▶ _Aim of the task_: Which of the lines below contain the string "Zealand"? Pull each one out of the data.

===== Material for this exercise

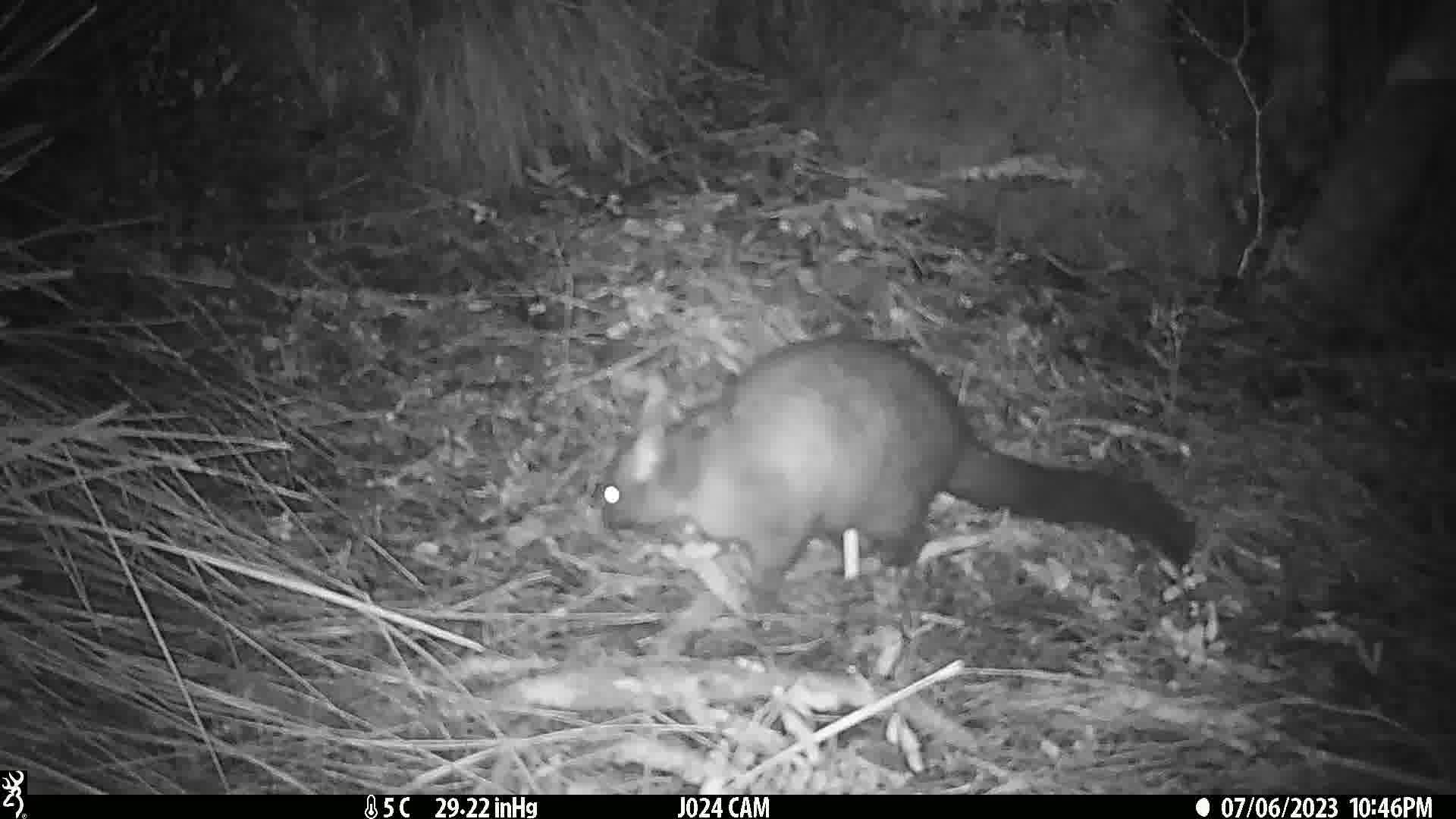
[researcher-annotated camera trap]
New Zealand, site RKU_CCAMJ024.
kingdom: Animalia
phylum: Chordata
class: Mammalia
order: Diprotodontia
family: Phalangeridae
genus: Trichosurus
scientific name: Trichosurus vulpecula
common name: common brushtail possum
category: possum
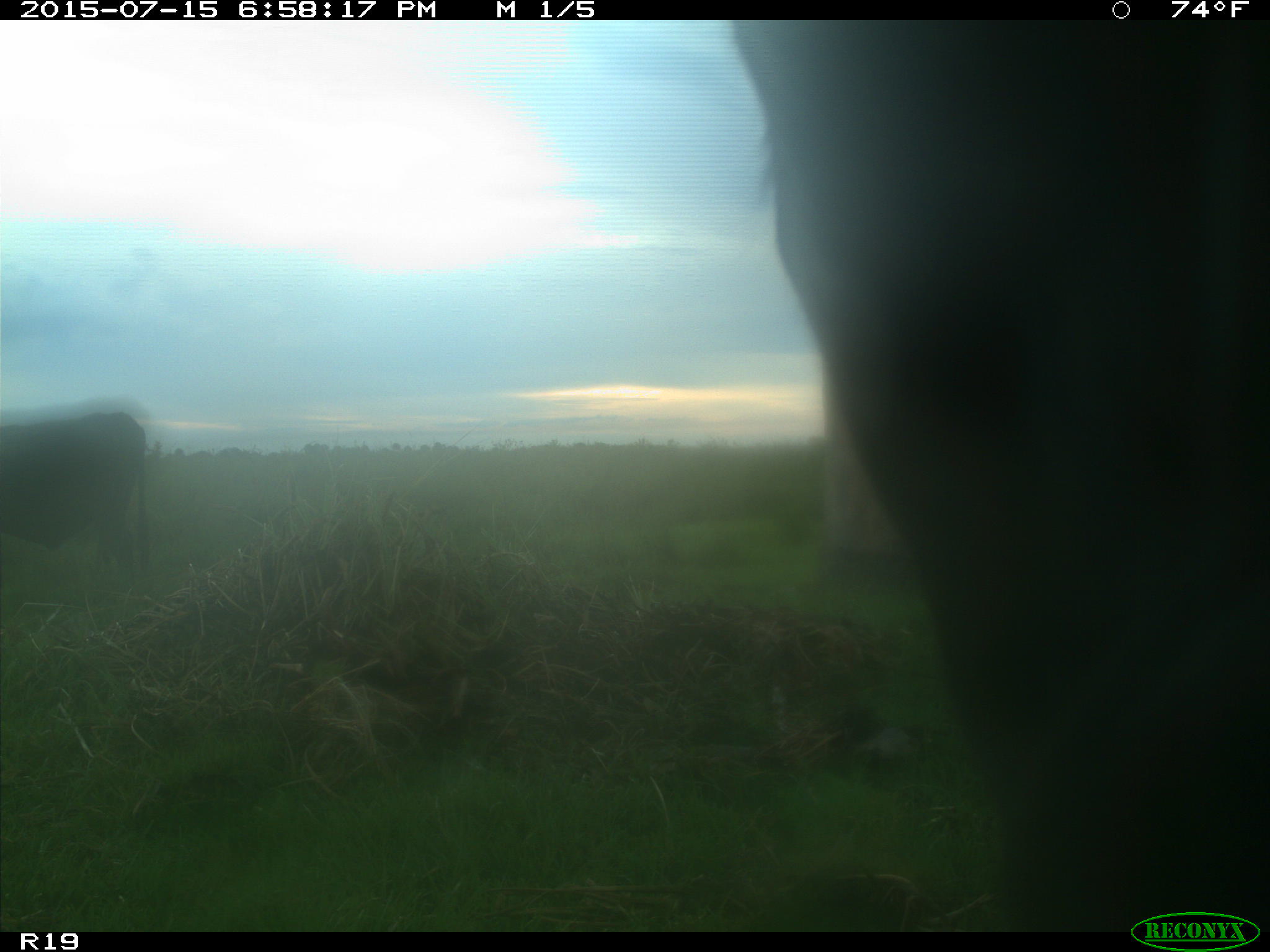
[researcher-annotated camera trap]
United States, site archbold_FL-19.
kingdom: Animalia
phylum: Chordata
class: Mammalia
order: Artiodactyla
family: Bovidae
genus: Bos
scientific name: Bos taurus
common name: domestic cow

==========
===== Material for this exercise

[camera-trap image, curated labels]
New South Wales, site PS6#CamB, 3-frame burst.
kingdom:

==========
===== Material for this exercise

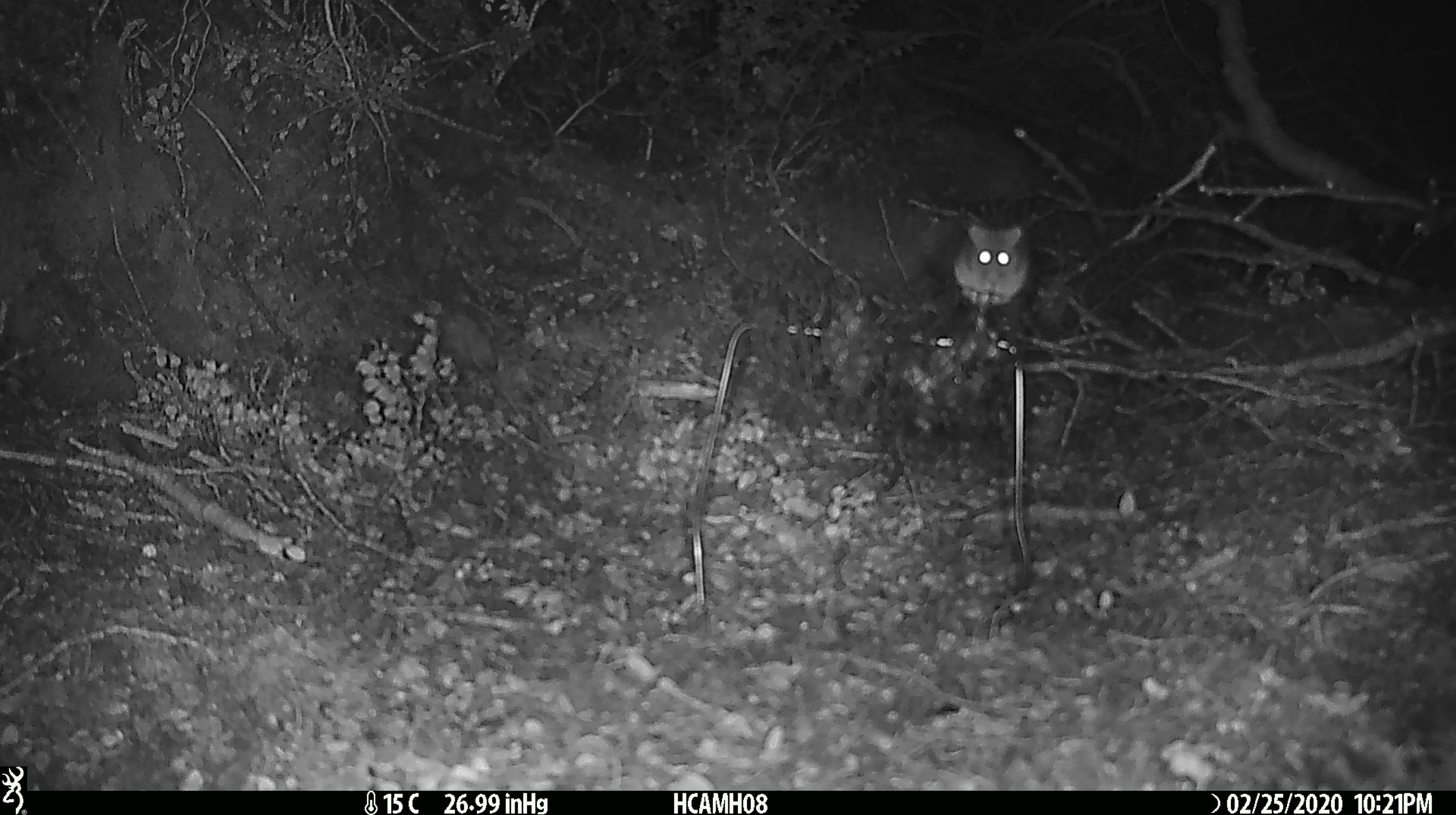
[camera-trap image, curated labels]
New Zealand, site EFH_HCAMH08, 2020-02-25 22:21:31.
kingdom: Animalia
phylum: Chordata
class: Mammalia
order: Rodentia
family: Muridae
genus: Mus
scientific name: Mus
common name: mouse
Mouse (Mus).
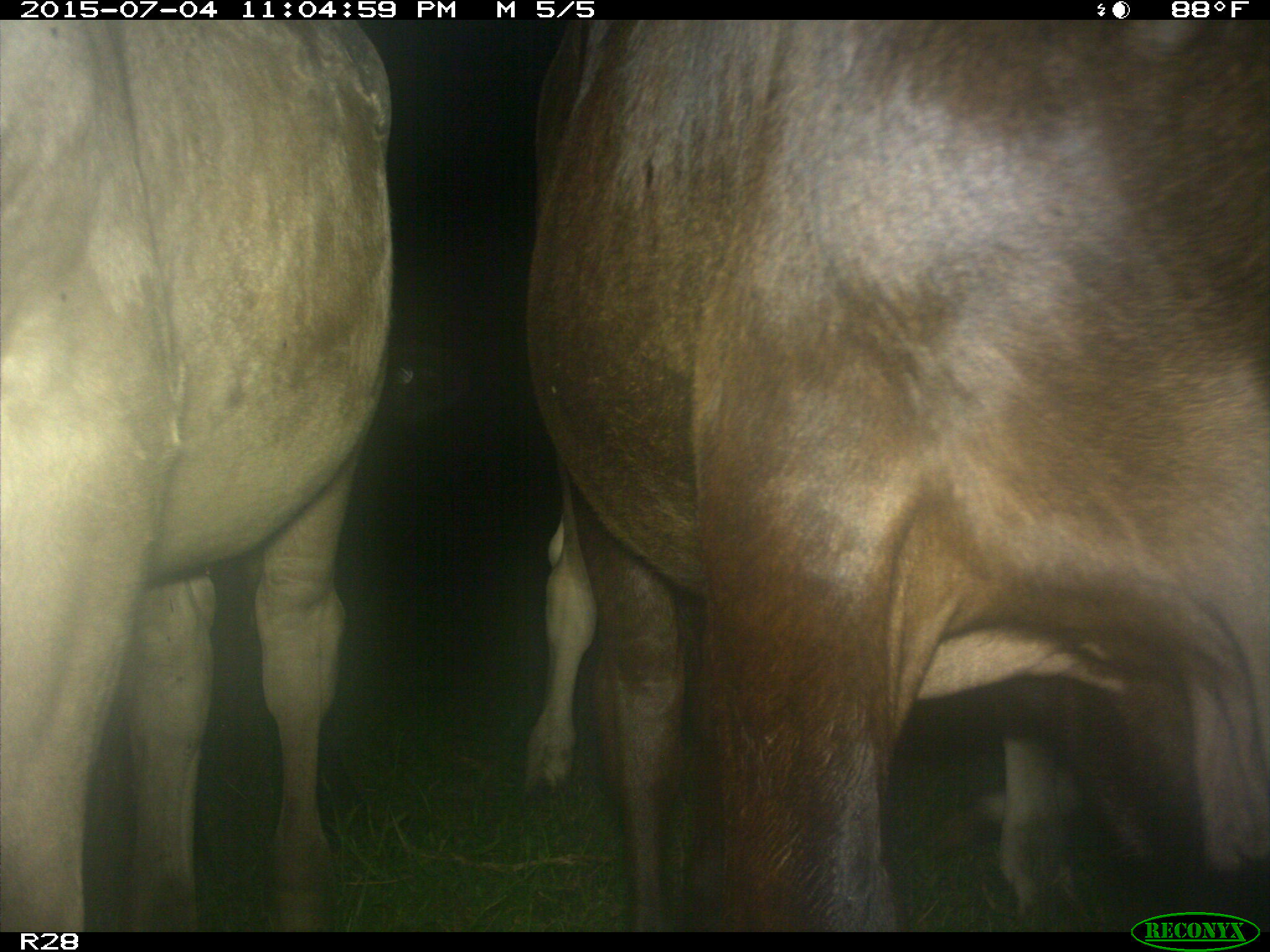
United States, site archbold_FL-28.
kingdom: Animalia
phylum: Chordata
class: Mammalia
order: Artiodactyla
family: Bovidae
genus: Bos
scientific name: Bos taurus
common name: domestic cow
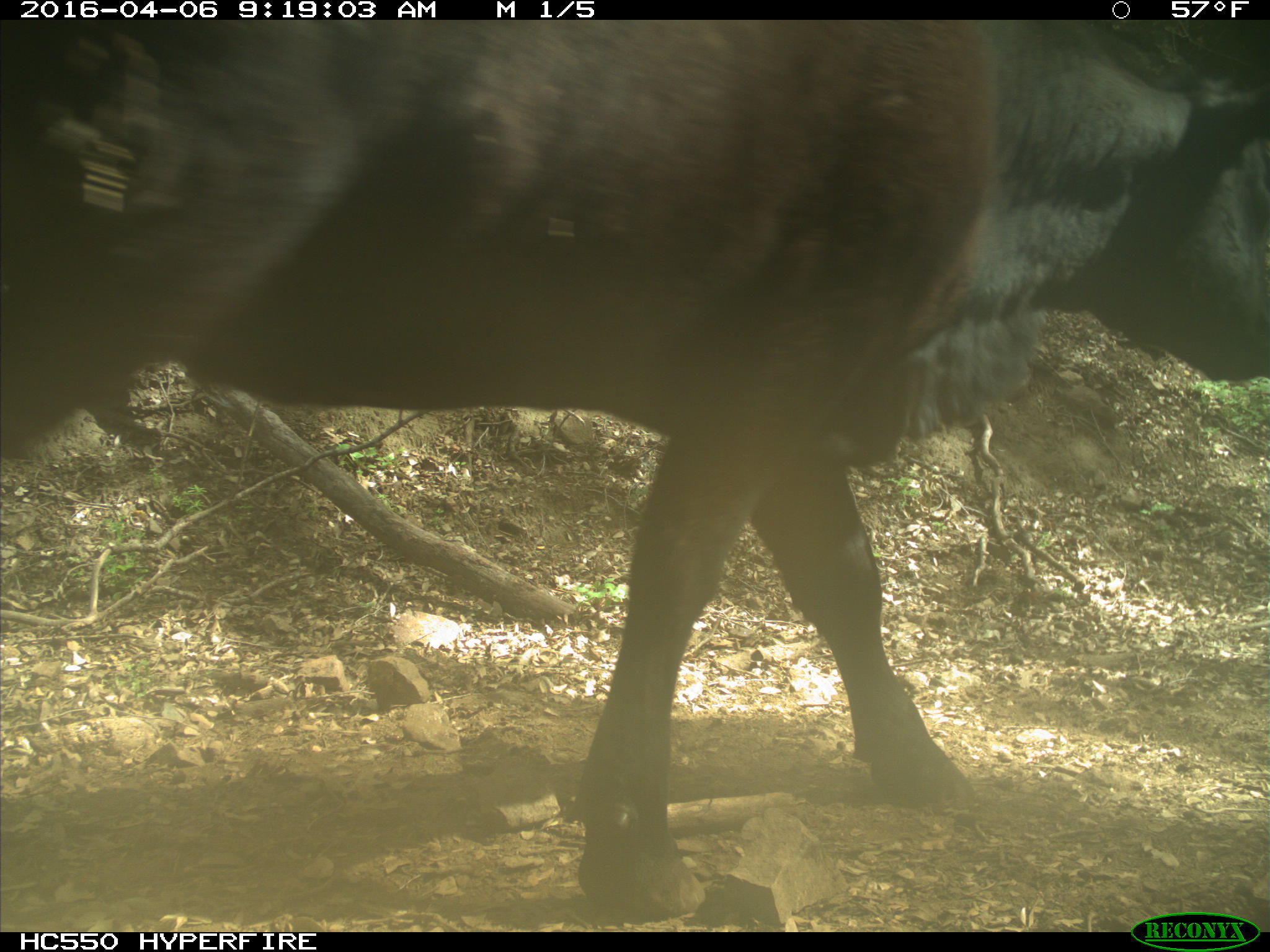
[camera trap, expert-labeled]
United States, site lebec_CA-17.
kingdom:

==========

▶ _Answer area_:
New Zealand, site RKU_CCAMJ024.
New Zealand, site EFH_HCAMH08, 2020-02-25 22:21:31.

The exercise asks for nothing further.